Sequential Multi-Dimensional Self-Supervised Learning for Clinical Time Series

Self-supervised learning (SSL) for clinical time series data has received significant attention in recent literature, since these data are highly rich and provide important information about a patient's physiological state. However, most existing SSL methods for clinical time series are limited in that they are designed for unimodal time series, such as a sequence of structured features (e.g., lab values and vitals signs) or an individual high-dimensional physiological signal (e.g., an electrocardiogram).
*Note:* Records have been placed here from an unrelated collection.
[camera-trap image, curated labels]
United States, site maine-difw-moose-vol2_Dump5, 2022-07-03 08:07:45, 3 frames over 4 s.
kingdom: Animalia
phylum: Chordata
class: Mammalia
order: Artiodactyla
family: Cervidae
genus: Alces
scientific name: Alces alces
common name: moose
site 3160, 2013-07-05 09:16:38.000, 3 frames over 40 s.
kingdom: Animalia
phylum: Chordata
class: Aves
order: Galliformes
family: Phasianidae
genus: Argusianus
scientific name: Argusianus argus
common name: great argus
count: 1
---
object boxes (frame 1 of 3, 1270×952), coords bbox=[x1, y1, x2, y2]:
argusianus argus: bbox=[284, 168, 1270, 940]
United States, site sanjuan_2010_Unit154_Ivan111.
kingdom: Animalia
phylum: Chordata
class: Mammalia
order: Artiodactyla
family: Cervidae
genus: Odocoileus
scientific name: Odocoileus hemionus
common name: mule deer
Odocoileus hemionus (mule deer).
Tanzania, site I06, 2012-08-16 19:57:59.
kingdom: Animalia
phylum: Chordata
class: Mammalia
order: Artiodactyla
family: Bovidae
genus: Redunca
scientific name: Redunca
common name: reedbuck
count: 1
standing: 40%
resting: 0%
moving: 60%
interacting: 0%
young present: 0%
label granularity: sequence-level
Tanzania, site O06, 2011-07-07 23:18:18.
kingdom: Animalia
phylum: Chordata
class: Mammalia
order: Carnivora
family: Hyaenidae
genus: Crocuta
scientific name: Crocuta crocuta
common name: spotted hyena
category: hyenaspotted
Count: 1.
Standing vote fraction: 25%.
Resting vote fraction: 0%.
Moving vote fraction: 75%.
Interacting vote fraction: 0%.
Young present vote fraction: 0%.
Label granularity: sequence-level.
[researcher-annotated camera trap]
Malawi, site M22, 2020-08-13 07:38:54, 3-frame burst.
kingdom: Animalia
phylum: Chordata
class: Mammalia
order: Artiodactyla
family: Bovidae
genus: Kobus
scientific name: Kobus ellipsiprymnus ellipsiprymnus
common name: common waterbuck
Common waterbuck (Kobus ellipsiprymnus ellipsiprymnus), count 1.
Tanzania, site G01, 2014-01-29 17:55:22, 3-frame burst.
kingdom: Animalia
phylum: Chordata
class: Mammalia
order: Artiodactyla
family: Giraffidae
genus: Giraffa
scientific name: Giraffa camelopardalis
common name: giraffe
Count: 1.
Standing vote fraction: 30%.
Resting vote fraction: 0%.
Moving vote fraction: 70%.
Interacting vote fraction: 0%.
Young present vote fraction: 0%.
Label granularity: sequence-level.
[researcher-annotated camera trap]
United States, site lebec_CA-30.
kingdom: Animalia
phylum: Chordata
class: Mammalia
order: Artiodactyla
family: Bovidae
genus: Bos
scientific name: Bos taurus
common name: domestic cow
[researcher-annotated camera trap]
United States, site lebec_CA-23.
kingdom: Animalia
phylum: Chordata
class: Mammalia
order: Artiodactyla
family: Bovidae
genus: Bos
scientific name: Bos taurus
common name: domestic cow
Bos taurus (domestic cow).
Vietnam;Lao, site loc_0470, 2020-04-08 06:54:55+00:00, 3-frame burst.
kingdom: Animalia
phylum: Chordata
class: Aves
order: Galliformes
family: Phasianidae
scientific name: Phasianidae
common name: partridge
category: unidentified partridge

These existing methods cannot be readily extended to model time series that exhibit multimodality, with structured features and high-dimensional data being recorded at each timestep in the sequence. In this work, we address this gap and propose a new SSL method -- Sequential Multi-Dimensional SSL -- where a SSL loss is applied both at the level of the entire sequence and at the level of the individual high-dimensional data points in the sequence in order to better capture information at both scales. Our strategy is agnostic to the specific form of loss function used at each level -- it can be contrastive, as in SimCLR, or non-contrastive, as in VICReg. We evaluate our method on two real-world clinical datasets, where the time series contains sequences of (1) high-frequency electrocardiograms and (2) structured data from lab values and vitals signs. Our experimental results indicate that pre-training with our method and then fine-tuning on downstream tasks improves performance over baselines on both datasets, and in several settings, can lead to improvements across different self-supervised loss functions.

翻译：自监督学习（SSL）在临床时间序列数据领域近年来备受关注，因这类数据蕴含丰富信息，能反映患者生理状态的关键特征。然而，现有临床时间序列SSL方法大多存在局限性：它们仅为单模态时间序列设计，例如结构化特征序列（如实验室指标和生命体征）或单一高维生理信号（如心电图）。这类方法难以直接扩展至建模具有多模态特征的时间序列——即序列中每个时间步骤均包含结构化特征与高维数据的复合记录。为填补这一空白，本文提出新型SSL方法——序列化多维自监督学习（Sequential Multi-Dimensional SSL），通过在整体序列层面与序列内独立高维数据点层面分别施加SSL损失，以更有效捕获双尺度信息。该策略不依赖特定损失函数形式（可选用对比学习如SimCLR，或非对比学习如VICReg）。我们在两个真实临床数据集上验证方法有效性，其中时间序列分别包含：(1)高频心电图序列；(2)实验室指标与生命体征的结构化数据序列。实验结果表明，采用本方法进行预训练并针对下游任务微调后，两个数据集的基线性能均得到提升，且在多种设置下可显著改善不同自监督损失函数的训练效果。